El leproso, además, debía gritar su condición de impuro a fin de mantenerse alejado y de que nadie se le acerque.
Al paso del Maestro que anda, este hombre afectado por la lepra se acerca. Trasgrede de manera flagrante lo que se le ha impuesto. Es un hombre que ha vencido toda resignación y que toma la vida en sus manos, con la confianza puesta en ese rabbí que camina y no se espanta ni se aleja de su condición.
En la misma sintonía, Jesús de Nazareth también quebranta las normas instituidas. Trasgrede prohibiciones que segregan y alejan al doliente, y con ternura militante lo vuelve a considerar hermano y, por sobre todo, humano. Los estigmas que le han aplicado lo condenan al intolerable dolor de la soledad obligada, y al aceptarlo como hermano acontece el primer milagro: luego, por el mismo amor incondicional de Dios, se sanará su cuerpo enfermo.
El Maestro quiere que todo sane; por ello mismo, envía al hombre renovado y recreado a presentarse a los sacerdotes, para cumplir con los ritos establecidos de readmisión comunitaria y religiosa, con el claro mandato de que guarde silencio acerca de lo sucedido. El reconocimiento del Salvador es un proceso que requiere su maduración, no es mágico ni instantáneo.
Pero este hombre no puede contenerse, y proclama a todo aquel con quien se encuentra lo que ha sucedido, y lo difunde por toda la comarca. Esto trae una consecuencia inmediata, y es la segregación del Maestro: ha tomado contacto con un impuro, volviéndose Él mismo un excluido, y por ello no podrá entrar a pueblos y ciudades.

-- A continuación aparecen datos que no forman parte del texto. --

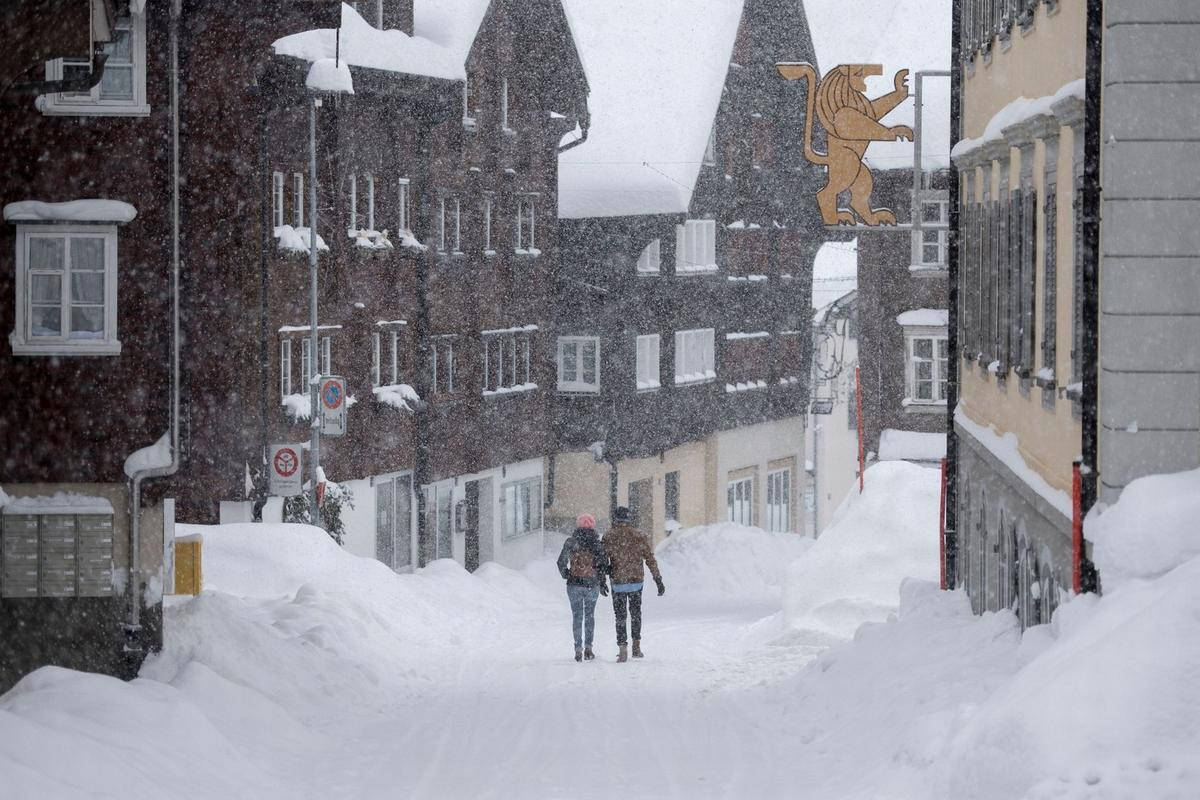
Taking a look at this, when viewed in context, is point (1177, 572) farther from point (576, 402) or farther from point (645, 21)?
point (645, 21)

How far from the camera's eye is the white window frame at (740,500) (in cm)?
4978

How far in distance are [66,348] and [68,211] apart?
1.34 meters

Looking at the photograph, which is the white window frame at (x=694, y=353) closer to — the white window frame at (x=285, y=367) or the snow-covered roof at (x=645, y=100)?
the snow-covered roof at (x=645, y=100)

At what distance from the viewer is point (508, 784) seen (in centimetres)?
1181

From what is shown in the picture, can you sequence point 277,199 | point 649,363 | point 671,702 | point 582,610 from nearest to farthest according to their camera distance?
point 671,702
point 582,610
point 277,199
point 649,363

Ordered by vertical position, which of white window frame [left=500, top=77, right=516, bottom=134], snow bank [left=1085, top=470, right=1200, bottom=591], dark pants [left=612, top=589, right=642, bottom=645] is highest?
white window frame [left=500, top=77, right=516, bottom=134]

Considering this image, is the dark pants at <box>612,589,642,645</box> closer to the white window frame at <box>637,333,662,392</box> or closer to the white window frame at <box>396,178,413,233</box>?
the white window frame at <box>396,178,413,233</box>

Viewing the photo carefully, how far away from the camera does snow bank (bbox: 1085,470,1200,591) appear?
380 inches

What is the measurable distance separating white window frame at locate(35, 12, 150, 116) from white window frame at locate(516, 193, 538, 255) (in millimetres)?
22224

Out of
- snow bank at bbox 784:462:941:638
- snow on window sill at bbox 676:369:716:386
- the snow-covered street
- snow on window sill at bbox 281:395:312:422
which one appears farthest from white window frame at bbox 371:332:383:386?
snow on window sill at bbox 676:369:716:386

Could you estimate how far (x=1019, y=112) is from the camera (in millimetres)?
14359

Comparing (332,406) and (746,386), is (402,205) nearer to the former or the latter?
(332,406)

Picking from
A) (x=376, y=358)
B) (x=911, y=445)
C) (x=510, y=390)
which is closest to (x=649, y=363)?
(x=510, y=390)

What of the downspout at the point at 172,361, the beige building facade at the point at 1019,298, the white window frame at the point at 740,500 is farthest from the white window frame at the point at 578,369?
the downspout at the point at 172,361
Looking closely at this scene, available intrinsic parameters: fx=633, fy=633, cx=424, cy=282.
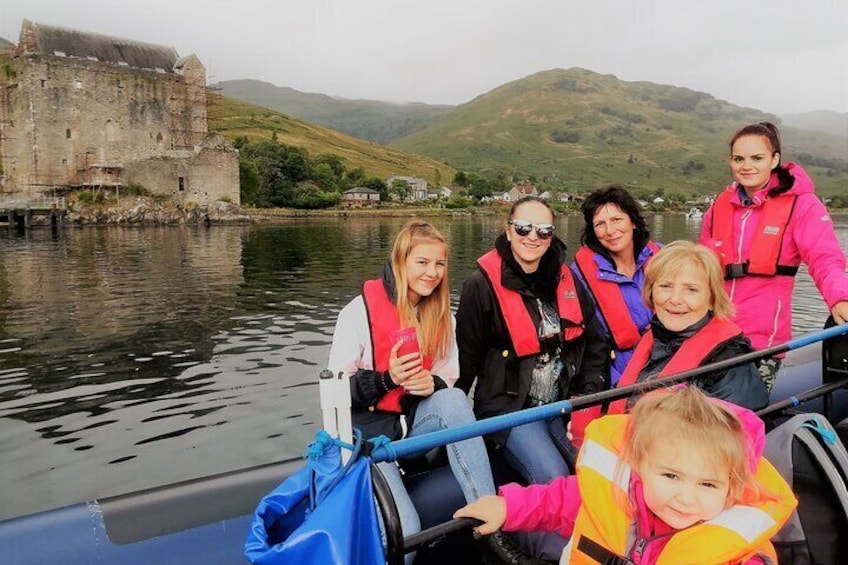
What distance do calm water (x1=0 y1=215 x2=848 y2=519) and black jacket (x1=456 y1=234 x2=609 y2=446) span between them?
494 cm

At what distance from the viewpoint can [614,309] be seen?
4598mm

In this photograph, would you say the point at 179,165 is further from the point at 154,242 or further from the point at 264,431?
the point at 264,431

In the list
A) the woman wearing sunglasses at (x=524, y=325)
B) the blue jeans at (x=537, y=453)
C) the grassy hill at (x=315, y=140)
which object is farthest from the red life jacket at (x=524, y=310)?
the grassy hill at (x=315, y=140)

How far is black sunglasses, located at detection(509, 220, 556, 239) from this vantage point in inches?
165

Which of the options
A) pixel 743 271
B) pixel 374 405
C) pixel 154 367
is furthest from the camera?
pixel 154 367

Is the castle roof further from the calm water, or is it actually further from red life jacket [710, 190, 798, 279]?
red life jacket [710, 190, 798, 279]

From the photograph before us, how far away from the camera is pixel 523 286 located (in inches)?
166

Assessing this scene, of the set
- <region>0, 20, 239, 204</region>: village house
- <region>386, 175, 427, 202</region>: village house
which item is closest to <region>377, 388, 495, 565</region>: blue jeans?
<region>0, 20, 239, 204</region>: village house

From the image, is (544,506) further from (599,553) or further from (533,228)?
(533,228)

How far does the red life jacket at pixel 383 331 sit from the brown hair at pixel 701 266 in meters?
1.61

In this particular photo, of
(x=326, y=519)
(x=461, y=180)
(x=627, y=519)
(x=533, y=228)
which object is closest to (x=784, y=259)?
(x=533, y=228)

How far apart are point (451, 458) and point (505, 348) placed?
1003 mm

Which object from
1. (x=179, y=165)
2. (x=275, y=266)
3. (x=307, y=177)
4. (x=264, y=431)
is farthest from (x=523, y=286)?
(x=307, y=177)

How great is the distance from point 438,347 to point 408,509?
4.20 ft
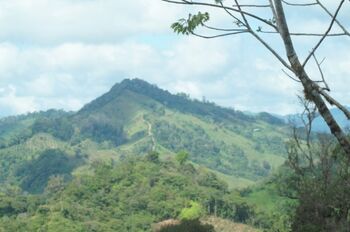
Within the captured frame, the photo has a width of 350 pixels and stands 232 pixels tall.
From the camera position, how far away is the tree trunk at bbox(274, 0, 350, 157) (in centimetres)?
709

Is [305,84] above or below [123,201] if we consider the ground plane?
below

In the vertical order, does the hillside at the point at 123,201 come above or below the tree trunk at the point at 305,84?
above

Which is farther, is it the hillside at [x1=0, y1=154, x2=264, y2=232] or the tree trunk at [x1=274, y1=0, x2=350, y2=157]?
the hillside at [x1=0, y1=154, x2=264, y2=232]

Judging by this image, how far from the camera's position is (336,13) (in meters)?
6.86

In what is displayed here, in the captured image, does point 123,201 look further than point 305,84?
Yes

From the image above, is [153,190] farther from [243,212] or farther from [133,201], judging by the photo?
Result: [243,212]

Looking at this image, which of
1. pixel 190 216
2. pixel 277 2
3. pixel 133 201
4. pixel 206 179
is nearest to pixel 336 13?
pixel 277 2

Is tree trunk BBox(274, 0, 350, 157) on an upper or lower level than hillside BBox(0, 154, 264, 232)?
lower

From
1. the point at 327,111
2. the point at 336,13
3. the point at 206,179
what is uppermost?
the point at 206,179

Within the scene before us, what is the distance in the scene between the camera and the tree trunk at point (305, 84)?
279 inches

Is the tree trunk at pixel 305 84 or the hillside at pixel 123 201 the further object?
the hillside at pixel 123 201

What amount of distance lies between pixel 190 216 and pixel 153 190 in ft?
53.1

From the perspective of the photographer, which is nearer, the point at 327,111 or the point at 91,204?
the point at 327,111

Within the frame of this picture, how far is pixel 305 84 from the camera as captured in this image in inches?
285
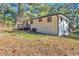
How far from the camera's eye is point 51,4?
10.8ft

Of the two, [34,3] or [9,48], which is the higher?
[34,3]

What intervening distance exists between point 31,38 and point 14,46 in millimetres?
274

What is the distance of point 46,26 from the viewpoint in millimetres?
3363

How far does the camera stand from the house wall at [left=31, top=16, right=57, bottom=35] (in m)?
3.32

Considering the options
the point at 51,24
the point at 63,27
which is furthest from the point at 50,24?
the point at 63,27

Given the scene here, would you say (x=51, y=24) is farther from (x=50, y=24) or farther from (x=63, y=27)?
(x=63, y=27)

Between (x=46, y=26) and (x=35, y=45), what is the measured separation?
328mm

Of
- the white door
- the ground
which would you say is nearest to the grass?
the ground

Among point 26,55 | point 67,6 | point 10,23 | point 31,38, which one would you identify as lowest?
point 26,55

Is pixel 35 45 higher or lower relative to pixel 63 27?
lower

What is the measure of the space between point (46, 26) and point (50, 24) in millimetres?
69

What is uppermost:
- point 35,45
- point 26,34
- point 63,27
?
point 63,27

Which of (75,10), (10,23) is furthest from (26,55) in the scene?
(75,10)

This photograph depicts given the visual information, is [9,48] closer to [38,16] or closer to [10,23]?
[10,23]
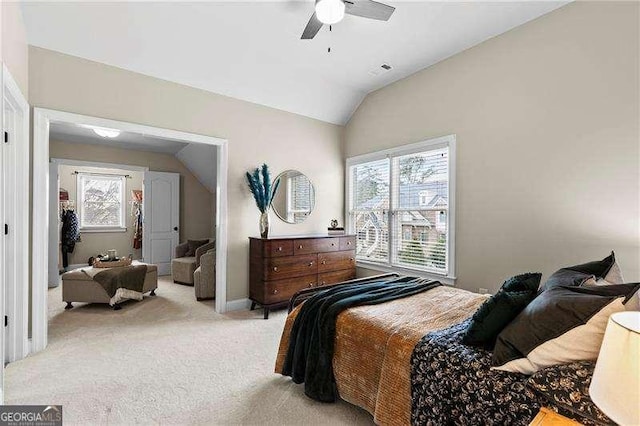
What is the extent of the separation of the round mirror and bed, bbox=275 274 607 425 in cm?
239

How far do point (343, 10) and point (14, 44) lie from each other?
8.46 feet

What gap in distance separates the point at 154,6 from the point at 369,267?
401cm

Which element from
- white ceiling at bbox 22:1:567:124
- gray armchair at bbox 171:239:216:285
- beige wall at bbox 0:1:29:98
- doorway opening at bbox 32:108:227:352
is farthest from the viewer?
doorway opening at bbox 32:108:227:352

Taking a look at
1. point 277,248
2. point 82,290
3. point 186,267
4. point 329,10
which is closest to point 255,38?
point 329,10

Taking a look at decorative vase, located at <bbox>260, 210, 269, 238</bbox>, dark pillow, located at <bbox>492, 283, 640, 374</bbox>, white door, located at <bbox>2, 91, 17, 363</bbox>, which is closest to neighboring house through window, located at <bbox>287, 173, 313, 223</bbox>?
decorative vase, located at <bbox>260, 210, 269, 238</bbox>

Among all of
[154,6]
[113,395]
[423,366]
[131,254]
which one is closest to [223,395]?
[113,395]

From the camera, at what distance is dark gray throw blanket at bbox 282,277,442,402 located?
206 cm

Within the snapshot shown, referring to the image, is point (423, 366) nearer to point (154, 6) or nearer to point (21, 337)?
point (21, 337)

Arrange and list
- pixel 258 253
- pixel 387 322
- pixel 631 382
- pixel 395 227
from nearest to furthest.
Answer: pixel 631 382, pixel 387 322, pixel 258 253, pixel 395 227

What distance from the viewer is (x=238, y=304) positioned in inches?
162

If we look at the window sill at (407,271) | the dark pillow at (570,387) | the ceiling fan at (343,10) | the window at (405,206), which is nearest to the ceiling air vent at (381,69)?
the window at (405,206)

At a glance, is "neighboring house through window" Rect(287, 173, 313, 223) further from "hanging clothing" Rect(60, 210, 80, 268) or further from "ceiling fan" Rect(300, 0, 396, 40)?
"hanging clothing" Rect(60, 210, 80, 268)

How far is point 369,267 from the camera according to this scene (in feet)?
15.5
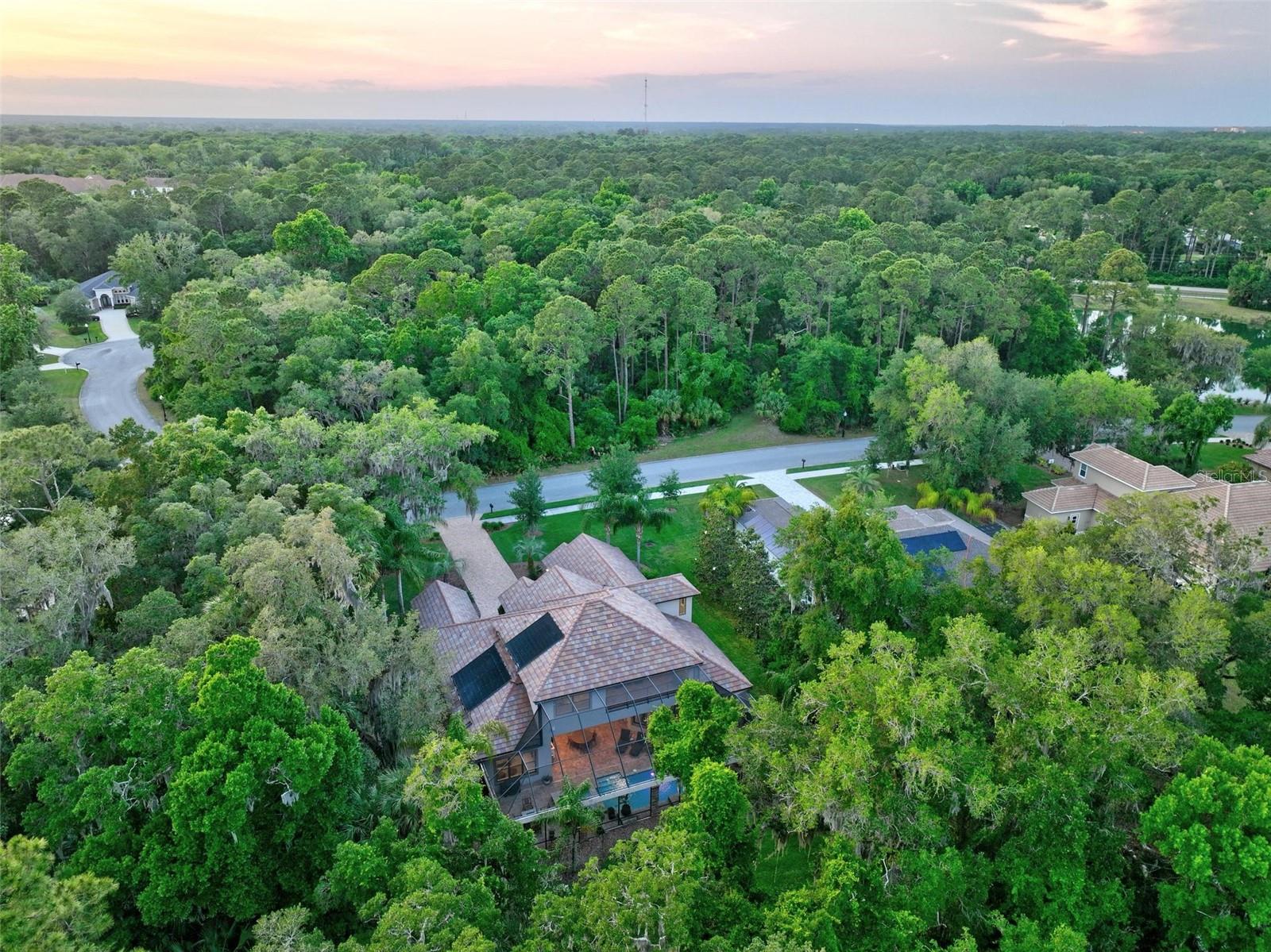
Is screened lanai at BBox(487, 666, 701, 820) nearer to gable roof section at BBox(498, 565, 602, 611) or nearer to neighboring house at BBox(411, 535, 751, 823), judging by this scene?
neighboring house at BBox(411, 535, 751, 823)

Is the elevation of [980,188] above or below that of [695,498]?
above

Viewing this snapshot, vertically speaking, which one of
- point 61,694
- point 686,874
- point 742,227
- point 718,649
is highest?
point 742,227

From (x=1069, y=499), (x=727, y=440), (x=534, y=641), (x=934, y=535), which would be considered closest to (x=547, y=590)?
(x=534, y=641)

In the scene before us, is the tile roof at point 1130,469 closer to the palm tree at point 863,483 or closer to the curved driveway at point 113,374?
the palm tree at point 863,483

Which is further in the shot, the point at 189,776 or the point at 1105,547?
the point at 1105,547

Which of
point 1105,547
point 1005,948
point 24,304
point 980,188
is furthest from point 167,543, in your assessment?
point 980,188

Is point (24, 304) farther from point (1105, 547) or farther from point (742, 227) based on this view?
point (1105, 547)

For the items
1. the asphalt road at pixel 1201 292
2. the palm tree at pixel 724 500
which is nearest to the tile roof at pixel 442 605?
the palm tree at pixel 724 500
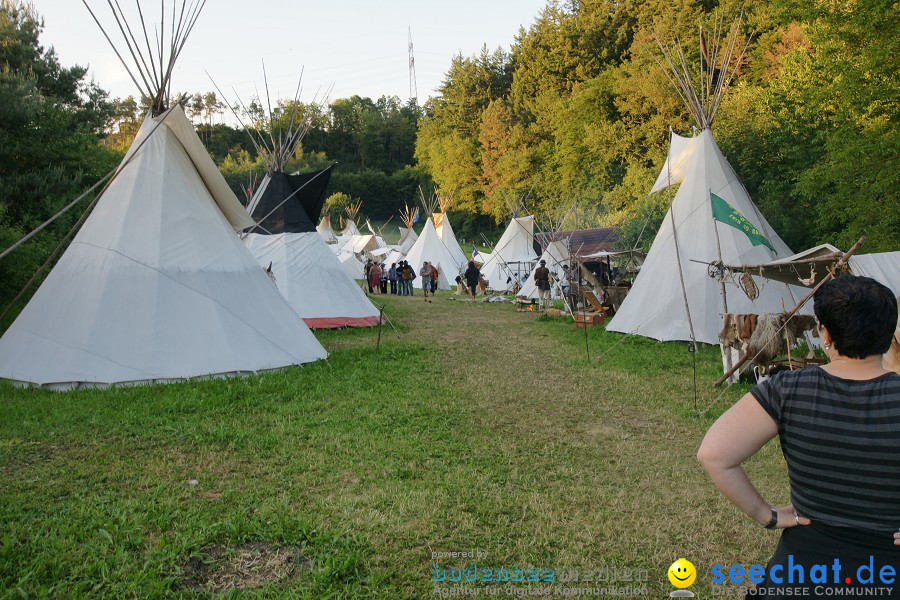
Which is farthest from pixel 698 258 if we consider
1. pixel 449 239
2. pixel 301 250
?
pixel 449 239

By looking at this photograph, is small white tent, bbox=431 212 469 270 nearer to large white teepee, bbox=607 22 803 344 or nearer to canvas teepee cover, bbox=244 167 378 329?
canvas teepee cover, bbox=244 167 378 329

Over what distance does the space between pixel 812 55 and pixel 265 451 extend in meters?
17.7

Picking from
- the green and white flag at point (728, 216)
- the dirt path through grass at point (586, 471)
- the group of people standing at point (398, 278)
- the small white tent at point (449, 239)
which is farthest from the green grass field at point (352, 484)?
the small white tent at point (449, 239)

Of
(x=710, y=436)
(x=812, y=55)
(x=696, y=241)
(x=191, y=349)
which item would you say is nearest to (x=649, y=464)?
(x=710, y=436)

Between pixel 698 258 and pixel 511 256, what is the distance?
57.8 feet

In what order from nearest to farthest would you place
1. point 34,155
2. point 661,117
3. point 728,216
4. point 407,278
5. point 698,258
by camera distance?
point 728,216 < point 698,258 < point 34,155 < point 407,278 < point 661,117

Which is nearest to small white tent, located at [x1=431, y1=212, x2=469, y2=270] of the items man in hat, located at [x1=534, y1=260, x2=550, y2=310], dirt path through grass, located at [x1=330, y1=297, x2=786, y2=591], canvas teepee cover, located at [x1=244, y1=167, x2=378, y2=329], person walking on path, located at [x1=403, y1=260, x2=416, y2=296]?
person walking on path, located at [x1=403, y1=260, x2=416, y2=296]

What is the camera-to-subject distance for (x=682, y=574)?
119 inches

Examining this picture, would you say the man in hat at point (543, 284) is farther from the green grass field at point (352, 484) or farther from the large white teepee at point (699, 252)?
the green grass field at point (352, 484)

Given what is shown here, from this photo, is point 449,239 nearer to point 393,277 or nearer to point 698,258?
point 393,277

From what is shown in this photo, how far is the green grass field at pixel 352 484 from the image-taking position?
10.7 feet

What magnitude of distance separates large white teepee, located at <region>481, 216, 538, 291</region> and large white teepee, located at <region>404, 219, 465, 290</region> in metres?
1.41

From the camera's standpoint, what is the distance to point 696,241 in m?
11.2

Sin embargo y a pesar de ello, las gentes acuden a Él desde todas partes, en los lugares solitarios y desiertos en donde se lo encuentra.
Hay que animarse a ciertas trasgresiones, aún cuando ello traiga duras consecuencias. Es menester tener el coraje de trasgredir aquello que entre nosotros hemos instituido como sagrado pero que sólo implica humillaciones y descensos en la condición humana.
Es cuestión del Reino, de solidaridad mansa, de impulso de la Gracia.